YOUR GOAL - Rewrite the data from the line that contains "NotebookLM文字化け" through the line that contains "Размещение серийного товара", with both of those lines included, and put "ノートパソコン" in place of "タブレット" while leaving everything else as it is. Give only the text of those lines, without the pictures.

DATA SUPPLIED -

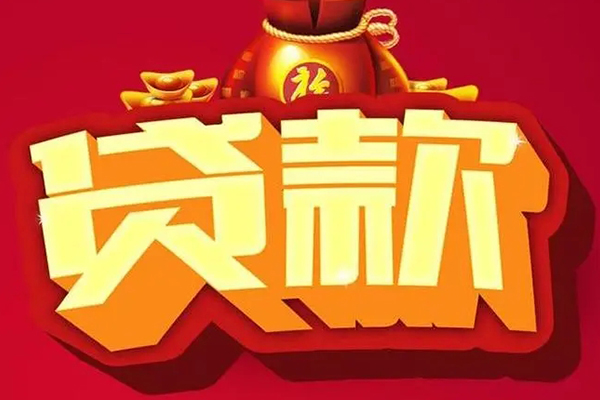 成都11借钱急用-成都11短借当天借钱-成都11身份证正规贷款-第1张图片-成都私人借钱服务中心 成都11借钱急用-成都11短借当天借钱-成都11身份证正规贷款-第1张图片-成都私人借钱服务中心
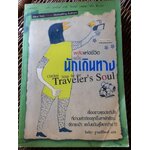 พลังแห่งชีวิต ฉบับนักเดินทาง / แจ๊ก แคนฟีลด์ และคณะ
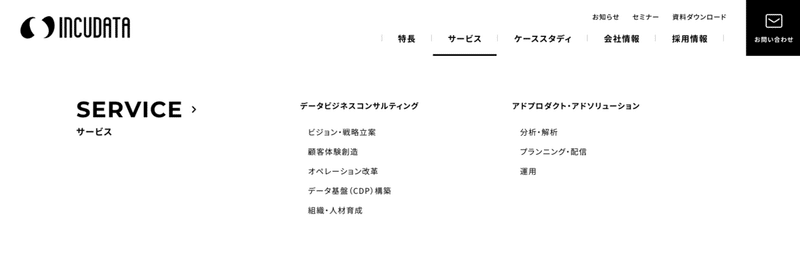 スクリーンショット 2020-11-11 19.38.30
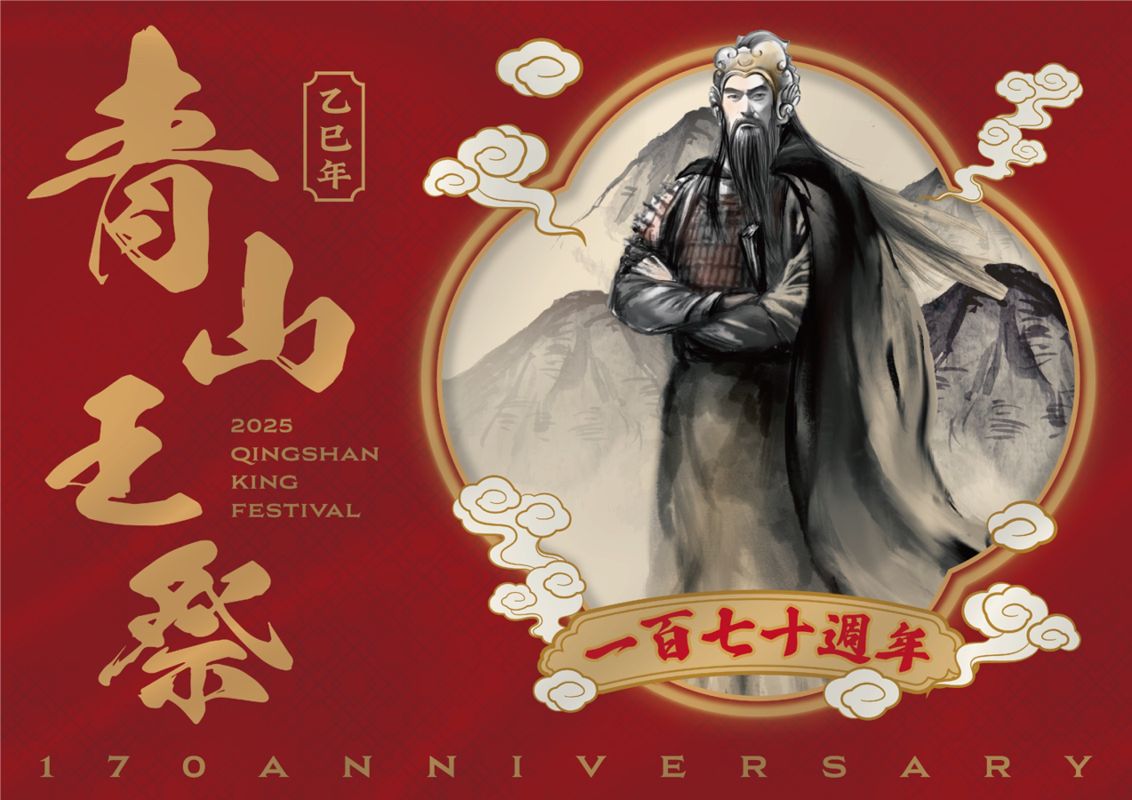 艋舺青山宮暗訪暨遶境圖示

* * *

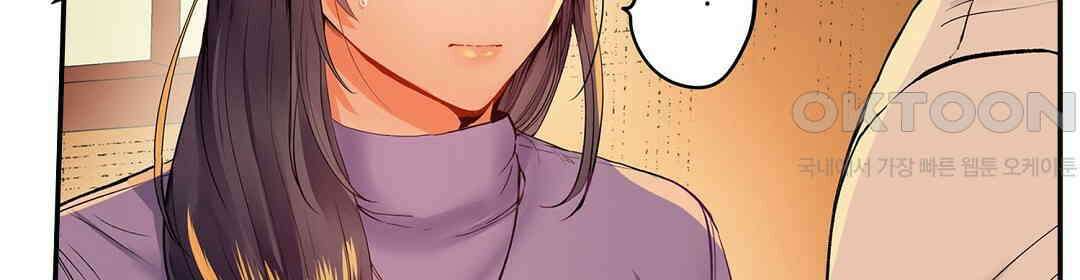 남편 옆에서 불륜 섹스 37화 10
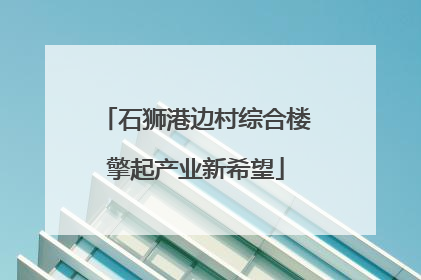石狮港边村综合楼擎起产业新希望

* * *

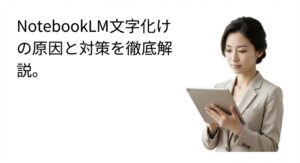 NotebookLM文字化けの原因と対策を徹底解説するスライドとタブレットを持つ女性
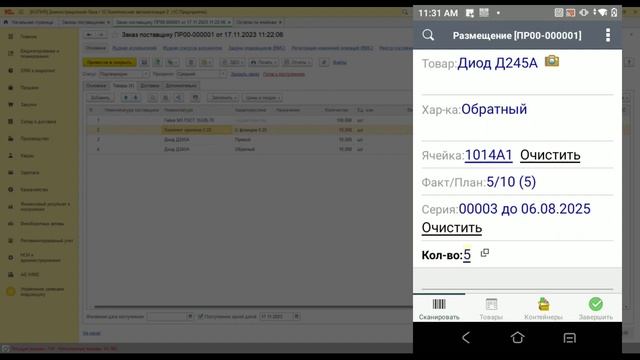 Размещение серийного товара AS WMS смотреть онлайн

ANSWER TO THIS PROBLEM -
 NotebookLM文字化けの原因と対策を徹底解説するスライドとノートパソコンを持つ女性
 Размещение серийного товара AS WMS смотреть онлайн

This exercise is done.